Set task: Reproduce the passage below about American Residential's history, word for word, between "In November 1990, American" and "for American Residential.", inclusive.

About the same time, the New York investment firm of Welsh, Carson, Anderson, and Stowe began considering mortgage servicing as a potential investment. According to Janet Reilley Hewitt in Mortgage Banking, "Nothing in particular triggered the interest other than the turmoil in the thrift industry." In addition, several partners at Welsh Carson had backgrounds in data processing and viewed mortgage servicing as a process that would allow them to increase their technology in this field. Thomas E. McInerney, general partner at Welsh Carson, noted in Mortgage Banking that American Residential's firm commitment to technology as an essential part of the business, as demonstrated in a state-of-the-art computer system, was an appealing aspect of the company. In May 1990, the senior management of American Residential and Welsh Carson bought American Residential from First Nationwide for an undisclosed price. Welsh Carson became the majority investor, and Robbins remained as president and CEO. According to McInerney in Mortgage Banking, Robbins and his managers continued to run the company; for his part, Robbins reflected that becoming an owner "tends to make decision making more conservative."
Following the buyout, American Residential faced some difficulties. First Nationwide had retained servicing rights to American Residential's loans, and Robbins noted in the San Diego Business Journal that the payroll was sometimes hard to meet. Low interest rates helped American Residential by boosting business. More significant, however, was the ability of the management team, most of whom had been together since the early days as an ISA subsidiary, to move American Residential productively through yet another transformation.
In November 1990, American Residential successfully negotiated a warehouse line (a credit line to fund originations) from six of the nation's largest banks. According to Mortgage Banking, American Residential faced quite a challenge: "In the midst of one of the worst credit crunches in recent history, in the midst of a significant housing slump, there probably could not have been a tougher time to be a new, independent, mortgage banking company looking for a warehouse line." Despite these difficult circumstances, six banks, including The First National Bank of Chicago and The Bank of New York, established a credit line of $270 million to fund originations for American Residential.
After securing funds for originations, American Residential turned to establishing a servicing portfolio to replace the one it lost when it was sold by First Nationwide. In April of 1991, the corporation entered into an agreement to purchase loan servicing contracts for $3.4 billion in loans from Resolution Trust Corporation (RTC), the savings and loan liquidator. Ironically, the loan servicing contracts of came from ISA, then under RTC conservatorship. As part of the arrangement, American Residential received contracts as well as 175 employees. The deal was implemented in several phases, continuing into 1992.

Data lines:
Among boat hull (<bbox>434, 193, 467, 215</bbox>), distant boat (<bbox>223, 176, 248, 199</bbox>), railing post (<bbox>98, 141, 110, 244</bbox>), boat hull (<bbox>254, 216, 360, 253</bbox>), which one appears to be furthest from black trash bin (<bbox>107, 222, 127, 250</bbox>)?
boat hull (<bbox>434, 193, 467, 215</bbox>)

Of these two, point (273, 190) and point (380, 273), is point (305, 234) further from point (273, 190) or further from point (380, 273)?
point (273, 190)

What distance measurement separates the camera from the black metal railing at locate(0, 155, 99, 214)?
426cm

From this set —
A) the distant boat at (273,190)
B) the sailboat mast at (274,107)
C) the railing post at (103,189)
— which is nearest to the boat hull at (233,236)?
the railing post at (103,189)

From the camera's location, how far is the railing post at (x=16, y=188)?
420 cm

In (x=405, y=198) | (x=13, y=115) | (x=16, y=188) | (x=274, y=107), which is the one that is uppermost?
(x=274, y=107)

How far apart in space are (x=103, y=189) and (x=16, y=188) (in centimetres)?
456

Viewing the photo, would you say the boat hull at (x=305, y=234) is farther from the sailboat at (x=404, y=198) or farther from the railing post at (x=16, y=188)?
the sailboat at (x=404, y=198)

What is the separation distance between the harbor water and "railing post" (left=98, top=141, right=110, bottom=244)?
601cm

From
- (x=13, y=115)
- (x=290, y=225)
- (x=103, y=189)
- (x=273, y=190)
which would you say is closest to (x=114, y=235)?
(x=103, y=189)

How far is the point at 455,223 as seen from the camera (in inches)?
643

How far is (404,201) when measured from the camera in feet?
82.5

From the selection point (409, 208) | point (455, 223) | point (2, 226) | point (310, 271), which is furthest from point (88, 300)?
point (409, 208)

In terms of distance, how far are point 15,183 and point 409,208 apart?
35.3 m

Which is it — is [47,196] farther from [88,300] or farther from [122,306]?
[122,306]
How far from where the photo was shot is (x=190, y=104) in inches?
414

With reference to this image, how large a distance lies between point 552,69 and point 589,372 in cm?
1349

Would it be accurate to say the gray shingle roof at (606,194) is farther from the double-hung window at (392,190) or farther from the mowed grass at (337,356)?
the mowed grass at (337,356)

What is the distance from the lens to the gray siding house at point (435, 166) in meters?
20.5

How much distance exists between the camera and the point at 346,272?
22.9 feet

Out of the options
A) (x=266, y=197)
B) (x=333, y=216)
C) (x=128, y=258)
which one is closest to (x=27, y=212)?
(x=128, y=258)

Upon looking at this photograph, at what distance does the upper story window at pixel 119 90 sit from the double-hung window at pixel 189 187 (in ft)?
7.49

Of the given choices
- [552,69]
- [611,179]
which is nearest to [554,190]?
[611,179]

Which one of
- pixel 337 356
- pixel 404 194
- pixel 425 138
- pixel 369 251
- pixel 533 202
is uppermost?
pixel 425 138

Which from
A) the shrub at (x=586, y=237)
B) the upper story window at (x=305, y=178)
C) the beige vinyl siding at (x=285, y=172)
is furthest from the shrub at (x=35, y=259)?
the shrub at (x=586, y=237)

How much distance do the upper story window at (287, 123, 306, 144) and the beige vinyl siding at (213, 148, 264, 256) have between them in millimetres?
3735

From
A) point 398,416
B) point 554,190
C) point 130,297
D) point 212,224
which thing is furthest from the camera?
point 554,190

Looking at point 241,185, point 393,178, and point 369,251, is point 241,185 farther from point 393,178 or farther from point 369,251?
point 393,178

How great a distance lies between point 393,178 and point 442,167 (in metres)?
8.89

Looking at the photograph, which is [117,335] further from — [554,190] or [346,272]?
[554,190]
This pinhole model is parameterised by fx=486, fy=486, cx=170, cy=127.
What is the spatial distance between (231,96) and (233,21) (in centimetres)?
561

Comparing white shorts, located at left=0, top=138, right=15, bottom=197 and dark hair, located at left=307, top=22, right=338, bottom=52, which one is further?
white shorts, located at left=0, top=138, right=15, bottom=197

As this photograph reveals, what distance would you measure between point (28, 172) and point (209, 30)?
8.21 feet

Completed task:
In November 1990, American Residential successfully negotiated a warehouse line (a credit line to fund originations) from six of the nation's largest banks. According to Mortgage Banking, American Residential faced quite a challenge: "In the midst of one of the worst credit crunches in recent history, in the midst of a significant housing slump, there probably could not have been a tougher time to be a new, independent, mortgage banking company looking for a warehouse line." Despite these difficult circumstances, six banks, including The First National Bank of Chicago and The Bank of New York, established a credit line of $270 million to fund originations for American Residential.